Opinion
10354 Index 655399/16
11-19-2019
Seyfarth Shaw LLP, New York (Jeremy A. Cohen of counsel), for appellant. John E. Osborn, P.C., New York (Daniel H. Crow of counsel), for respondent.
Seyfarth Shaw LLP, New York (Jeremy A. Cohen of counsel), for appellant.
John E. Osborn, P.C., New York (Daniel H. Crow of counsel), for respondent.
Manzanet–Daniels, J.P., Tom, Kapnick, Gesmer, Singh, JJ.
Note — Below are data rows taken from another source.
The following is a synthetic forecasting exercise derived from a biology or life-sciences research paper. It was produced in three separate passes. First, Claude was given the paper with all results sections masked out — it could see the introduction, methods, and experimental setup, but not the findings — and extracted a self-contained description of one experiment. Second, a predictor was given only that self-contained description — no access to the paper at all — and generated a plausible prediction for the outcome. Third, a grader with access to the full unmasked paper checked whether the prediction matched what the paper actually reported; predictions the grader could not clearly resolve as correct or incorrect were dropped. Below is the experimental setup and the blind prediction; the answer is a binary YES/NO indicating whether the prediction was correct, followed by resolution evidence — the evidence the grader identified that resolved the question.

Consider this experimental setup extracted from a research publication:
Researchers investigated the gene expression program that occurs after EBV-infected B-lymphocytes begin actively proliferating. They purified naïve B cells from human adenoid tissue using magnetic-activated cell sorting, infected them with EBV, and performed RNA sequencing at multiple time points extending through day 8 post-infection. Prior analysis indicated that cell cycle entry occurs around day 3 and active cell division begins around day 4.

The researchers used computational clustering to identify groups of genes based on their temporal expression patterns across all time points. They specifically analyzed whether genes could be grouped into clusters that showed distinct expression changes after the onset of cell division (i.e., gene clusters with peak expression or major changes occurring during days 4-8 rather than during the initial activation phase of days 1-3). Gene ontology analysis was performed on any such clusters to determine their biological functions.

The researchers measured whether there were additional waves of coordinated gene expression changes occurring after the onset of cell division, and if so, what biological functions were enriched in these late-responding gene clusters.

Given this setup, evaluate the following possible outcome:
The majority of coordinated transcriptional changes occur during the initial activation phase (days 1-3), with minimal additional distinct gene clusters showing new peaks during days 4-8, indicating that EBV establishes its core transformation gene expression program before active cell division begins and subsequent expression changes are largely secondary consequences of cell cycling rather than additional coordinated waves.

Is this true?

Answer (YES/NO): NO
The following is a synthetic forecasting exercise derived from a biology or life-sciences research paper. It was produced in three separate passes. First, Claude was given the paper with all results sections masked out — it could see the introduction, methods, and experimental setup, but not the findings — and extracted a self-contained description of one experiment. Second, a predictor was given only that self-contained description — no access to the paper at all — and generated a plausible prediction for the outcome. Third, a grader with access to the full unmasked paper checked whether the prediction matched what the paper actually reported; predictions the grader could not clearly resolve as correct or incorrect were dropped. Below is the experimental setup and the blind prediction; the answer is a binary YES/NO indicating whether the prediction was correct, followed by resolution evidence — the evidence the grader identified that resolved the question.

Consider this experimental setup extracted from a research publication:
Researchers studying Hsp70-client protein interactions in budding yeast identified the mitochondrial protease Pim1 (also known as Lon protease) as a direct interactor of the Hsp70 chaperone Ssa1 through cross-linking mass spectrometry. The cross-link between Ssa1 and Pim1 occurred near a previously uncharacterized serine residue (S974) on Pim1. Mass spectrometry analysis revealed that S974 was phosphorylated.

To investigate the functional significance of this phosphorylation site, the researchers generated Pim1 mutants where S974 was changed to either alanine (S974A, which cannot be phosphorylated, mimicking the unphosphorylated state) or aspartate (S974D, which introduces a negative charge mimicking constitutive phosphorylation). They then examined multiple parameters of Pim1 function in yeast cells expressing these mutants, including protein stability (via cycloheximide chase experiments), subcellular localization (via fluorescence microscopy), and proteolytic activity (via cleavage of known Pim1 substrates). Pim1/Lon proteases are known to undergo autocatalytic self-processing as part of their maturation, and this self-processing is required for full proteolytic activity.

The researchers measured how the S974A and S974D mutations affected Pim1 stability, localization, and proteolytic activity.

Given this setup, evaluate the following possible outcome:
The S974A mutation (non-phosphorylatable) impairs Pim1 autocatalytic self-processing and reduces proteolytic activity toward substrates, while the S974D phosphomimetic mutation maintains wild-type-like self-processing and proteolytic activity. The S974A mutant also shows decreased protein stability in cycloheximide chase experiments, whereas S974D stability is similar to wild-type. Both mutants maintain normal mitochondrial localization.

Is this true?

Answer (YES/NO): NO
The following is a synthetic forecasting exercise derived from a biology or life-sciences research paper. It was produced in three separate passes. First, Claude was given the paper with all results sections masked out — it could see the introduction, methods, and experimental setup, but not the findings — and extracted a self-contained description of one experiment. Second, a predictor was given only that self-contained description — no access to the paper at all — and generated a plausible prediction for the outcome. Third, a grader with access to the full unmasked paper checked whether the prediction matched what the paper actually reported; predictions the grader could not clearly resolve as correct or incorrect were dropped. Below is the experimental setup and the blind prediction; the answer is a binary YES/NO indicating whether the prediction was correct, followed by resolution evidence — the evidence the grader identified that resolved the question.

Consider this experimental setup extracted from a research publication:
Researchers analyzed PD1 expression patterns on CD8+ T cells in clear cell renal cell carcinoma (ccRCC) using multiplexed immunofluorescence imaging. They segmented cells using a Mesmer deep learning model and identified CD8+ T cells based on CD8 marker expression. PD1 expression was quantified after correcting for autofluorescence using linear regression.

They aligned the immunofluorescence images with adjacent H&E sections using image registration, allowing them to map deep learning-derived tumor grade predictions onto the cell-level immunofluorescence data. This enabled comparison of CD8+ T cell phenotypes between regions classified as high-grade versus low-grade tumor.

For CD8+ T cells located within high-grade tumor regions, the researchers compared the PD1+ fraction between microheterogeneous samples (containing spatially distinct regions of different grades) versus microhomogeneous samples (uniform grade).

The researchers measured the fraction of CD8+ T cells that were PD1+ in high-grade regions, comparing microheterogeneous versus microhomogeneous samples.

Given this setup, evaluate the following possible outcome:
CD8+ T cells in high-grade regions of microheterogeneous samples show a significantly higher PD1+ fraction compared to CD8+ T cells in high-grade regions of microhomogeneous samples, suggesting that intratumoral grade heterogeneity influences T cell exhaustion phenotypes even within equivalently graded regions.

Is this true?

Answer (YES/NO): YES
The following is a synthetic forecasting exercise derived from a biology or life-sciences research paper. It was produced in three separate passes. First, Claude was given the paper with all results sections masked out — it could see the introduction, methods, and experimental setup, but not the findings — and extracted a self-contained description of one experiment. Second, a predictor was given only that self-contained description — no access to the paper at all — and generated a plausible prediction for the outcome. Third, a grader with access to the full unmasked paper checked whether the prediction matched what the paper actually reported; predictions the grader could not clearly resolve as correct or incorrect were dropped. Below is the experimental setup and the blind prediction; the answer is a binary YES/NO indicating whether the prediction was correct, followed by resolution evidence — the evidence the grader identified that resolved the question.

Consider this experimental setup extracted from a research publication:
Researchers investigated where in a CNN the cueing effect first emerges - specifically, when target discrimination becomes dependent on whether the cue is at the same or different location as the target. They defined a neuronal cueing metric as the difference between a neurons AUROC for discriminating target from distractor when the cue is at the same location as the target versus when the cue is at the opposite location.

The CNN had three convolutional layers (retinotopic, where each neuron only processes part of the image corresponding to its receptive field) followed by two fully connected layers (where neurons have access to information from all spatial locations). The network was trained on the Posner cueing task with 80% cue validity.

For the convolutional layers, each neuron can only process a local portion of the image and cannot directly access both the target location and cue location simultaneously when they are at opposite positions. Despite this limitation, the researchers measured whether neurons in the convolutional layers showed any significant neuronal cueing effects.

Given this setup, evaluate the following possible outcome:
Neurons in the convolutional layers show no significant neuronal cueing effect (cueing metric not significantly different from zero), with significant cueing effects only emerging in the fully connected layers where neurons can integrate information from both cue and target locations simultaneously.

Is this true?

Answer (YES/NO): NO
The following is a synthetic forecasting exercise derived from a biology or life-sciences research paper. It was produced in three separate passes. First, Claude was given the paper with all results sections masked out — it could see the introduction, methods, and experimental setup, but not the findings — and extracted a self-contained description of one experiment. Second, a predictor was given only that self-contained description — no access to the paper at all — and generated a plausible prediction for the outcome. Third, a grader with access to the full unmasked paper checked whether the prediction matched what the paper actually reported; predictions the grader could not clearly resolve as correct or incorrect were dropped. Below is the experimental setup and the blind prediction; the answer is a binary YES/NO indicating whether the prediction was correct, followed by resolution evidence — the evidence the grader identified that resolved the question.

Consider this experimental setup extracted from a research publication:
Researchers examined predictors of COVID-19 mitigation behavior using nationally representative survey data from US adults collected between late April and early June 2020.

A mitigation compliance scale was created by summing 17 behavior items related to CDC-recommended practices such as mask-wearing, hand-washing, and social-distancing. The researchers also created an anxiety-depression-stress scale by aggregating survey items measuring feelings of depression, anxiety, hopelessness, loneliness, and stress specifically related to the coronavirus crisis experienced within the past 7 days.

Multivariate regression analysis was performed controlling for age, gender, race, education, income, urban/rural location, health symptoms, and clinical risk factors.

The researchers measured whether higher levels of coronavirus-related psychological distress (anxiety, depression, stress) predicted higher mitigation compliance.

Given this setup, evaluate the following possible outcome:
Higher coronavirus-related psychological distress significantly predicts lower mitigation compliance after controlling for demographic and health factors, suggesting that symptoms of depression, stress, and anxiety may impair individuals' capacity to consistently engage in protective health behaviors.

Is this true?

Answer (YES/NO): NO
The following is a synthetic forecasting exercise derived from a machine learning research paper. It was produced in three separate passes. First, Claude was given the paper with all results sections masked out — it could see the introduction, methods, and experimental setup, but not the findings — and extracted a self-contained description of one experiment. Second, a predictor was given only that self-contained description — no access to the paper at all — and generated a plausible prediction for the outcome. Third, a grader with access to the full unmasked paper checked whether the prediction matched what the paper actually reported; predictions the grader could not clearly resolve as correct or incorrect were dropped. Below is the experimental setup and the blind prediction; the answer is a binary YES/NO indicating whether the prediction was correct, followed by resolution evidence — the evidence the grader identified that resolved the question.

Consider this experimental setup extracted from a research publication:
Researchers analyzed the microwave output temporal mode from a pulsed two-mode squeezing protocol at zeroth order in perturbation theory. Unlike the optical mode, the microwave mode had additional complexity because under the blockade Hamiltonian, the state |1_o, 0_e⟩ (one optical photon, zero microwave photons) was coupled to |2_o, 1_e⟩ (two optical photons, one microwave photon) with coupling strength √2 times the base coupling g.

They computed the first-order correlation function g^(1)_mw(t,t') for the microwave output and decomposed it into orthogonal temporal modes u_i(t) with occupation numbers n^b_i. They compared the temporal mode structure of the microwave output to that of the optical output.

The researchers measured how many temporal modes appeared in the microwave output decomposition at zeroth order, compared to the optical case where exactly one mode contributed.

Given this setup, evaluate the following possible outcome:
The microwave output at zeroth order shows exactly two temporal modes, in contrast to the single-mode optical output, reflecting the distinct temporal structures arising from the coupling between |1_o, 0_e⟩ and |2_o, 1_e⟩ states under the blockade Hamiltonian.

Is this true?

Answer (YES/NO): YES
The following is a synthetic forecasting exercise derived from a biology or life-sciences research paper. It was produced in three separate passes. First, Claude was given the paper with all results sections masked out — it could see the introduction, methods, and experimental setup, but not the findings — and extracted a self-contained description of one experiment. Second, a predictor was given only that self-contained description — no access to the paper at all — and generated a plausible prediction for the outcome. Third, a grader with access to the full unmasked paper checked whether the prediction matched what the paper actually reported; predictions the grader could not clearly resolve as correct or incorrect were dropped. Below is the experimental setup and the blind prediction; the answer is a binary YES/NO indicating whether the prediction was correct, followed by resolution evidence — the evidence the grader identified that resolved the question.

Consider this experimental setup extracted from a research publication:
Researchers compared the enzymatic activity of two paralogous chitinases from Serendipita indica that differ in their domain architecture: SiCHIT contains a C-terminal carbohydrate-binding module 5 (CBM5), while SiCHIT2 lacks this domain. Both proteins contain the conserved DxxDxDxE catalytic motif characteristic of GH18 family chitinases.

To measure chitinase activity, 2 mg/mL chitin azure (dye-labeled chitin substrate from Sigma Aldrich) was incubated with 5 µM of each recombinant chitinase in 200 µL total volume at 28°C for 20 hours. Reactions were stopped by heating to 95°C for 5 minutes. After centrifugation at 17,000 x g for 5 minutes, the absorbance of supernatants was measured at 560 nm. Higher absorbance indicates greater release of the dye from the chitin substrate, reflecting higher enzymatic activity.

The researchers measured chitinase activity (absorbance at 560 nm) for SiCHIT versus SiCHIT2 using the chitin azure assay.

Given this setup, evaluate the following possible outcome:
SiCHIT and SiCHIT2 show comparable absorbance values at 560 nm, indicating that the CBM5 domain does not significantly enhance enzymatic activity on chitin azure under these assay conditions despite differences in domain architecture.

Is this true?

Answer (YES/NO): YES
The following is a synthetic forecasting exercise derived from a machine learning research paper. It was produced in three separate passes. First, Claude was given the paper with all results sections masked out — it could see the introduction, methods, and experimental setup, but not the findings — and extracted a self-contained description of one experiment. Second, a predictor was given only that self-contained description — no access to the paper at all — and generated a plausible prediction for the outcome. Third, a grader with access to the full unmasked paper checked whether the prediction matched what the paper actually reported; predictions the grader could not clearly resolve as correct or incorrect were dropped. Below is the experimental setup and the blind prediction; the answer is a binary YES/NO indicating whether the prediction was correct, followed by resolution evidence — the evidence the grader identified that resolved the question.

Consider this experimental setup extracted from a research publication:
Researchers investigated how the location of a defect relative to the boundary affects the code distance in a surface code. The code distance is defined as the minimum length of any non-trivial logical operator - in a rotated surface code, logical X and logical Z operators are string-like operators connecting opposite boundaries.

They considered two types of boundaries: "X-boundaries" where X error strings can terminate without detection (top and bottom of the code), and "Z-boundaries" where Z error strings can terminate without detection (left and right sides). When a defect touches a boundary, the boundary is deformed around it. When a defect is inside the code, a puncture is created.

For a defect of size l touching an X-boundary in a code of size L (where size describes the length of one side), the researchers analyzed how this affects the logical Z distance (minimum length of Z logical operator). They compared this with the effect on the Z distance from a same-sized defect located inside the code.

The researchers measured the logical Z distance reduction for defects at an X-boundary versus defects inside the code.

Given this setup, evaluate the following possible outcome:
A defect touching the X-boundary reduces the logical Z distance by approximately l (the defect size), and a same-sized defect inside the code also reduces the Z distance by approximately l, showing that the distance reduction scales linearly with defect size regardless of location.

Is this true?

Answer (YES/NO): NO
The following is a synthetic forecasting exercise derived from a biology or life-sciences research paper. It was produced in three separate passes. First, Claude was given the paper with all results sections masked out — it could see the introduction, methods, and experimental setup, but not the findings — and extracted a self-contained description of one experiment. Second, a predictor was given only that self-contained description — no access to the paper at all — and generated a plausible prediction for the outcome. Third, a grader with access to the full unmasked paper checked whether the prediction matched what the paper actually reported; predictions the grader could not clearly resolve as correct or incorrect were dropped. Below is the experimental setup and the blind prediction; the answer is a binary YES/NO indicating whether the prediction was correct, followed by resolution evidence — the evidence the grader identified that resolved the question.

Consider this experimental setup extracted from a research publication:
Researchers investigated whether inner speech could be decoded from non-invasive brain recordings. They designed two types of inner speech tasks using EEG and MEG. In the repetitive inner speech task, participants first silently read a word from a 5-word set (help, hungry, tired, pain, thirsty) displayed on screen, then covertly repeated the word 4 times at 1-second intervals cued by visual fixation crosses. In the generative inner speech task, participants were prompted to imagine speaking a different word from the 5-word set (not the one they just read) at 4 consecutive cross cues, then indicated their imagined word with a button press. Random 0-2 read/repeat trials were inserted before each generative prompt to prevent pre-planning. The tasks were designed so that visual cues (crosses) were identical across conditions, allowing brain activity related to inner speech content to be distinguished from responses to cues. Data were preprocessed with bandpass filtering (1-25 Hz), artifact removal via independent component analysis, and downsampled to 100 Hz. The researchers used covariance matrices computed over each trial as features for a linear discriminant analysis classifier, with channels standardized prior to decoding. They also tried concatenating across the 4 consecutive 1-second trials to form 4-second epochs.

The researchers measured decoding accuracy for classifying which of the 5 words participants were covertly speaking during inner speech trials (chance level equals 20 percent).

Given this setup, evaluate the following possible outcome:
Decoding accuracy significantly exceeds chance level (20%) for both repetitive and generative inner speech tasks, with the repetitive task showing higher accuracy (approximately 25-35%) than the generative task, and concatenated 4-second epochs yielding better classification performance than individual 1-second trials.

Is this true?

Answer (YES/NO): NO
Order, Supreme Court, New York County (Jennifer Schecter, J.), entered August 7, 2018, which denied defendant landlord's motion for partial summary judgment on its claim for a declaration that plaintiff tenant is required to perform certain repairs under the lease, unanimously affirmed, with costs.
The motion court properly concluded that the lease does not unambiguously require the commercial tenant to perform structural repairs to the sidewalk vault adjacent to the leased premises. Although the lease requires the tenant to "maintain" the vault, such a lease provision, without more, does not impose an obligation on the tenant to make structural repairs (see Excelsior 57th Corp. v. Excel Assoc. , 126 A.D.3d 479, 480, 5 N.Y.S.3d 400 [1st Dept. 2015] ). Moreover, given that the provision of the lease at issue draws a clear distinction between the landlord's obligation to "maintain and repair the Building both exterior and interior" and the tenant's obligation to "maintain and make all necessary non-structural repairs to the Premises," the words "maintain" and "repair" cannot be conflated and treated as synonyms (see Searle Blatt & Co. v. Zurich Holding Co. , 241 A.D.2d 303, 659 N.Y.S.2d 472 [1st Dept. 1997] ). Accordingly, defendant landlord did not establish entitlement to partial summary judgment on its claim for declaratory relief.
We have considered defendant's remaining contentions and find them unavailing.